Page text —
= Beginning of Section =

Bye bye baldness? Researchers regrow hair using skin cells

Could the cure for baldness be found within our own skin?

For the first time, researchers from the Perelman School of Medicine at the University of Pennsylvania were successfully able to take human skin cells and transform them into hair-follicle-generating stem cells. These cells were then transplanted onto mice, and turned into human-like skin and hair follicles. The mice eventually grew tiny hair shafts.

The study was published Jan. 28 in Nature Communications.

The researchers began by using a type of skin cell known as dermal fibroblasts. They added three genes in order to transform them into induced pluripotent stem cells (iPSCs). These stem cells have the ability to transform into other cells found throughout the body.

Specifically, the iPSCs in this study were made into epithelial cells, which make up connective, muscle and nerve tissue. These cells are normally found at the bulb-like ends of hair follicles. The team was able to accomplish this by controlling the cells' growth time, and were able to turn 25 percent of the iPSCs into epithelial stem cells in about 18 days.

= End of Section =

The problem —
In the article about regrowing hair from skin cells, echo everything from "The study was" down to "throughout the body.". The data that follows comes from a different source than the article about regrowing hair.

Data excerpt —
= Beginning of Section =

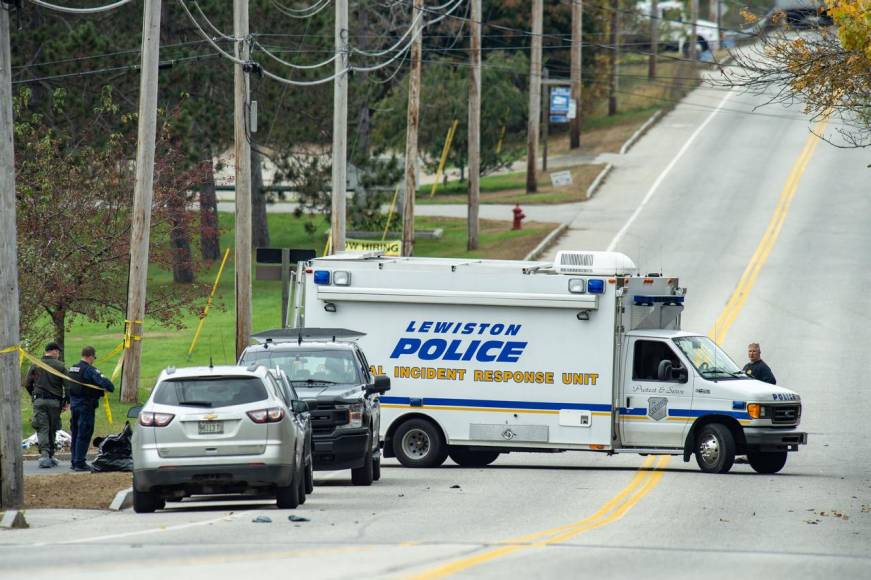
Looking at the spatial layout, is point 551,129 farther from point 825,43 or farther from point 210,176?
point 825,43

= End of Section =

Solution —
The study was published Jan. 28 in Nature Communications.

The researchers began by using a type of skin cell known as dermal fibroblasts. They added three genes in order to transform them into induced pluripotent stem cells (iPSCs). These stem cells have the ability to transform into other cells found throughout the body.